Main content area

Deciphering the d-/l-lactate-producing microbiota and manipulating their accumulation during solid-state fermentation of cereal vinegar

Chai, Li-Juan, Shen, Mi-Na, Sun, Jia, Deng, Yong-Jian, Lu, Zhen-Ming, Zhang, Xiao-Juan, Shi, Jin-Song, Xu, Zheng-Hong
Food microbiology 2020 v.92 pp. 103559
Acetobacter pasteurianus, Lactobacillus casei, Lactobacillus helveticus, Lactobacillus plantarum, Lactobacillus reuteri, acetic acid, bioaugmentation, flavor, genes, lactate dehydrogenase, lactic acid, microorganisms, niches, sequence analysis, solid state fermentation, vinegars
Symphony orchestra of multi-microorganisms characterizes the solid-state acetic acid fermentation process of Chinese cereal vinegars. Lactate is the predominant non-volatile acid and plays indispensable roles in flavor formation. This study investigated the microbial consortia driving the metabolism of D-/l-lactate during fermentation.
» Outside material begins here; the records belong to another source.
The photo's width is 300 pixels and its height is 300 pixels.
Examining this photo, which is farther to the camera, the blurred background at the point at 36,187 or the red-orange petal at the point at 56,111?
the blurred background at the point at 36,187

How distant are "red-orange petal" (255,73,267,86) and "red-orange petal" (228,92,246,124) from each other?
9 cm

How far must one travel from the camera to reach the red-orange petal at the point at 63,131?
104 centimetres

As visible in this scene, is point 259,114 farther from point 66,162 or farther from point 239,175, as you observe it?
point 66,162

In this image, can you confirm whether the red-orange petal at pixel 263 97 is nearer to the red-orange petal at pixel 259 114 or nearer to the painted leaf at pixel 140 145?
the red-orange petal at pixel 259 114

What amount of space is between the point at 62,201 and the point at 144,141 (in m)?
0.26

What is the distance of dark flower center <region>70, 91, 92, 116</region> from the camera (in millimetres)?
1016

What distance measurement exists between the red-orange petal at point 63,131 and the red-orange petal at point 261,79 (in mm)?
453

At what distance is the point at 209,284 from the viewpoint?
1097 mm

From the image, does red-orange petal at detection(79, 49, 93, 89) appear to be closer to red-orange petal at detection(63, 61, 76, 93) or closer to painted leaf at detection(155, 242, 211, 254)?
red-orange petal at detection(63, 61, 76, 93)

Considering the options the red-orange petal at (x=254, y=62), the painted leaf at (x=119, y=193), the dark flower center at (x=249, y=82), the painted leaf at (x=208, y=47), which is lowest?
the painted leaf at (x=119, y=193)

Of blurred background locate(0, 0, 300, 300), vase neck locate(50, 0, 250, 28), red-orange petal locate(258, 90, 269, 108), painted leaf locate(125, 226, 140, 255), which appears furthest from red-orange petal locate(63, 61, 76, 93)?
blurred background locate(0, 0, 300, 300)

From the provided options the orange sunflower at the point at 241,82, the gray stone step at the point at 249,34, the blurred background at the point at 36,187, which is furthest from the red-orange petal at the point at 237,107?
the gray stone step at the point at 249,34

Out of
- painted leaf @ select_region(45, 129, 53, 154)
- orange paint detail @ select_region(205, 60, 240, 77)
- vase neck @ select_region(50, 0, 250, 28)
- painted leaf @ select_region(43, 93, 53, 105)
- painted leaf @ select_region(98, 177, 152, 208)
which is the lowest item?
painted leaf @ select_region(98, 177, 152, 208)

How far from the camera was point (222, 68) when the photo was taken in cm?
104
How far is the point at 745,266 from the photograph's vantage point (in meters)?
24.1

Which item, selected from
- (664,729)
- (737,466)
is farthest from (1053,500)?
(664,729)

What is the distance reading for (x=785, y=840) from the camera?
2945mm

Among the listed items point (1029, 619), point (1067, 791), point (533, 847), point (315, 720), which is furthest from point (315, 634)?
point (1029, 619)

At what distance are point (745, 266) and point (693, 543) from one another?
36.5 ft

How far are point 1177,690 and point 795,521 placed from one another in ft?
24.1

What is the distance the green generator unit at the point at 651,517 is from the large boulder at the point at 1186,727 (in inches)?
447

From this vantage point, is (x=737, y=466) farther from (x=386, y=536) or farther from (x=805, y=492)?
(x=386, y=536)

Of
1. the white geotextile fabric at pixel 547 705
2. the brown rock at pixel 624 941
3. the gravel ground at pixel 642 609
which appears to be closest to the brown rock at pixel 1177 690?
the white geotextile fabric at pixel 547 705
Sequencing analysis based on D-/l-lactate dehydrogenase genes demonstrated that Lactobacillus (relative abundance: > 95%) dominated the production of both d-lactate and l-lactate, showing species-specific features between the two types. Lactobacillus helveticus (>65%) and L. reuteri (~80%) respectively dominated l- and d-lactate-producing communities. D-/l-lactate production and utilization capabilities of eight predominant Lactobacillus strains were determined by culture-dependent approach. Subsequently, D-/l-lactate producer L. plantarum M10-1 (d:l ≈ 1:1), l-lactate producer L. casei 21M3-1 (D:L ≈ 0.2:9.8) and D-/l-lactate utilizer Acetobacter pasteurianus G3-2 were selected to modulate the metabolic flux of D-/l-lactate of microbial consortia. The production ratio of D-/l-lactate was correspondingly shifted coupling with microbial consortia changes. Bioaugmentation with L.casei 21M3-1 merely enhanced l-lactate production, displaying ~4-fold elevation at the end of fermentation. Addition of L.plantarum M10-1 twice increased both D- and l-lactate production, while A. pasteurianus G3-2 decreased the content of D-/l-isomer. Our results provided an alternative strategy to specifically manipulate the metabolic flux within microbial consortia of certain ecological niches.